画像はShutterstockのライセンス許諾により使用

コインベースらに対する訴訟の渦中で見解示す

米証券取引委員会(SEC)のゲーリー・ゲンスラー委員長は8日、フィンテック関連のカンファレンスに出席し、暗号資産(仮想通貨)に対する規制方針を改めて示した。

SECは大手仮想通貨取引所コインベースとバイナンスに対して、未登録証券の提供などで提訴したところだ。これに関して、両取引所などから反論が上がる中、SECの見方を改めて強調している。

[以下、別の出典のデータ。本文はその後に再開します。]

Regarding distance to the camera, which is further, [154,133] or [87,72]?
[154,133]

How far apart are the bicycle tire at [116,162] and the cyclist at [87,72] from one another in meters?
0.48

ゲンスラー氏は、SECはすでに何が証券と判断されるのかについてガイドラインを示してきたと述べた。一例として、2019年にSECスタッフが作成した『デジタル資産の「投資契約」分析のフレームワーク』を挙げた。

また、様々な企業との間でSECが和解した訴訟や裁判所の判決も、トークンの提供と販売がいつ証券であるかを明らかにしていると続けている。

ゲンスラー氏は、ハウイーテストによれば「投資契約は、他者の努力から利益が得られるという合理的な期待を持って」一般企業に資金が投資される場合に存在」するものだとした。

さらに、裁判所はハウイー事件の判決の中で、投資契約の定義は「固定的な原則ではなく、柔軟なものであり、事業などに使う資金を求める人々が考案した無数の枠組みに適応できるもの」だと述べていたとも指摘している。

ゲンスラー氏は、仮想通貨のステーキングについても証券に当たるとして、次のように説明した。

顧客は自分の資産をプラットフォームに投資し、プラットフォームはそれらを貸し出したり、プールしてステーキングしたりして、いずれの場合も収益を約束する。こうした仕組みは、仮想通貨の世界に関わらず、古典的な証券とみなされる。

ハウイーテストとは

米国で特定の取引が「投資契約」という証券取引の定義の一つに該当するかどうかを判定するテスト。SECのW. J. Howey社に対する訴訟事件に由来する。これ自体には法的拘束力はないが、SECはこのテストをもとに複数のICO(トークン販売)に対してリーガルアクションを起こした経緯がある。

▶️仮想通貨用語集

一方で、仮想通貨業界やそれを支持する議員ら、およびSECの一部委員からも、SECが示してきた基準は不明確であり、SECは明確なガイドラインを示すことなく取り締まりを行っているとする批判の声が上がってきた状況がある。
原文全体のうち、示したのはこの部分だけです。